_Work to complete_.
• 1. Using the news article about the Deprenyl study, answer the following:
(a) How many volunteers is the Parkinson's Charitable Trust seeking for the long-term study?
(b) What ages are wanted for the 15-year study?
(c) Who will manage the new Deprenyl studies?
• 2. Carry on the news article about the Deprenyl study from its final sentence, keeping its reporting style.

Given passage section start

Doug Skrecky wrote:
> >From the Friday, August 21,1998 edition of the Globe and Mail newspaper
> Leonard Zehr
> Biotechnology Reporter
> Shulman seeks people for drug study
> Parkinson's trust needs volunteers to determine whether Deprenyl can
> increase life span
> Seventy-three-year-old Morton Shulman thinks he's found the Fountain of
> Beginning Monday, the Parkinson's Charitable Trust will begin running ads
> in Toronto newspapers looking for 1,500 volunteers to participate in a
> long-term study to determine whether the drug Deprenyl can make you live
> longer and better.
> "Without Deprenyl, I would have been dead in 1989," said Dr. Shulman, who
> was instrumental in setting up the trust after he contracted Parkinson's
> disease 15 years ago.
> Dr. Shulman's study is the latest attempt in a centuries-old search to
> stave off the aging process, an obsession that dates back to the 16th
> century when Spanish explorer Ponce de Leon, searching for the Fountain of
> Youth, discovered Florida instead.
> Today, pharmaceutical companies are developing more than 150 medicines for
> the debilitating diseases of aging. Moreover, Canadian researchers recently
> indentified a gene that plays a central role in aging. And biologists,
> studying aging at the cellular and genetic levels, are finding that life
> span is far easier to manipulate than they had expected.
> "Dr. Shulman has always had a nagging interest that Deprenyl slows down
> the breakdown of certain cells in the brain that cause the aging process,"
> said Trevor Williams, the former head of the Parkinson Foundation of
> Canada. Mr. Williams left the foundation in March and will manage the new
> Deprenyl studies as the senior staffer at the Parkinson's trust.
> Half of the 1,500 volunteers in the "double-blind" Deprenyl study will
> take five milligrams of the drug twice a week beginning in September, while
> the other half will take a like amount of a placebo. Dr. Shulman, who says
> Deprenyl is harmless and doesn't interact with any other drug, wants
> healthy individuals aged 40 to 65 for the 15-year study. Initial results
> will be reviewed in five years.
> But the real drama will begin in the next 12 months when the Parkinson's
> trust will begin testing a newly developed derivative of Deprenyl on 1,500
> new volunteers.

Given passage section end
Extracted entries section start

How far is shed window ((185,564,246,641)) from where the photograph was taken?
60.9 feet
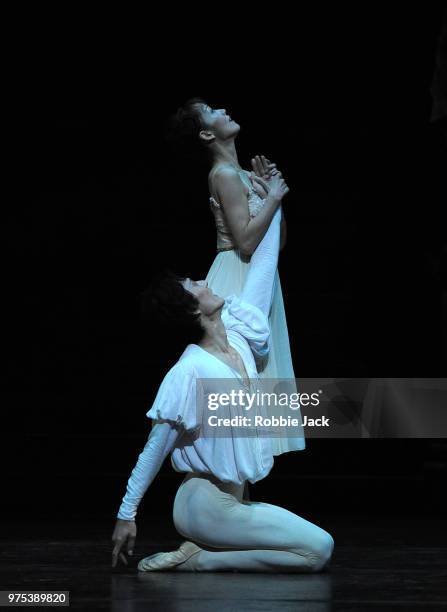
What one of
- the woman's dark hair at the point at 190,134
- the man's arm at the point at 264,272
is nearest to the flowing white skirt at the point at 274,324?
the man's arm at the point at 264,272

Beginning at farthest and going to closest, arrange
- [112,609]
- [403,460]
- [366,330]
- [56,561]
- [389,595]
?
[366,330] < [403,460] < [56,561] < [389,595] < [112,609]

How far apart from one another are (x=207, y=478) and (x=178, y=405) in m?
0.29

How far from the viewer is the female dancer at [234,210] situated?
532cm

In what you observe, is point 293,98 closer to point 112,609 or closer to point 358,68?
point 358,68

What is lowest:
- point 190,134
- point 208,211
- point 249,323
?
point 249,323

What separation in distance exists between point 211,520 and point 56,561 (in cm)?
63

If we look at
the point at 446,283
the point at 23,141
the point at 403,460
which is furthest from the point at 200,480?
the point at 23,141

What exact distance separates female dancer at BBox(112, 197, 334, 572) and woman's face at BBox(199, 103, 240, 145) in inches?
36.3

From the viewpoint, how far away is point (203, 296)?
4.70m

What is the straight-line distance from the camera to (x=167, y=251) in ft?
26.8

Extracted entries section end

_Responses to the tasks_.
• 1.
(a) 1,500 volunteers.
(b) Healthy individuals aged 40 to 65.
(c) Trevor Williams, the former head of the Parkinson Foundation of Canada.

• 2.
> In an interview, Dr. Shulman said Jozsef Knoll, the Hungarian
> pharmacologist who originally invented Deprenyl, has been working with
> animals for the past three years to improve the drug. "By cutting off one
> part of the molecular chemical structure, Dr. Knoll has produced a drug
> that is 100 times more effective than Deprenyl."
> The new drug, which is hush-hush because Dr. Knoll hasn't applied for a
> patent yet and hasn't published his findings, will also be tested against
> Deprenyl and a placebo next year.
> Dr. Shulman said that like Deprenyl, the new drug has no side effects.
> "The effect it has on dogs and cats and smaller animals is amazing. Dogs
> are living 50 per cent longer and smaller animals, like birds, live twice
> as long."
> Dr. Shulman and Dr. Knoll have been friends and colleagues for several
> decades. Dr. Shulman originally acquired Dr. Knoll's work in 1990 for his
> company, Deprenyl Research Ltd., now Draxis Health Inc or Toronto.
> Last December, when Draxis sold the rights to an animal version of
> Deprenyl to Pfizer Inc., DR. Shulman forced Draxis to issue 200,000
> warrents to Dr. Knoll to fulfill part of the original 1990 contract.
> Largely at the urging and backing of Dr. Shulman, Dr. Knoll is now suing
> Draxis for $100-million (U.S.) claiming breach of contract and infringement
> of patent rights. Draxis has countered by suing Dr. Shulman for, among
> other things, interfering with its $41-million deal with Pfizer.
> According to Dr. Shulman, the only longevity study with Deprenyl on humans
> was conducted in 1985 by Walter Birkmayer at the University of Vienna. His
> patients - all suffering from Parkinson's - lived on average an additional
> 15 to 28 months. "It wasn't an ideal study because it wasn't a
> double-blind," Dr. Shulman said.
> In a double-blind study, neither patients nor researchers know who is
> getting the real drug and who is taking the placebo.
> Earlier this week, Dr. Shulman offered New York-based Pfizer a chance to
> participate in Dr. Knoll's new studies and possibly acquire 50 per cent "of
> all our end holdings." Pfizer hasn't responded. But Dr. Shulman believes a
> more potent form of Deprenyl will have "important competitive implications"
> for Pfizer.
> "Dr. Knoll has never been wrong before," Dr. Shulman said. "Can you
> imagine the significance if we can prove in humans what we know works in
If someone is interested in this study, who would he or she contact?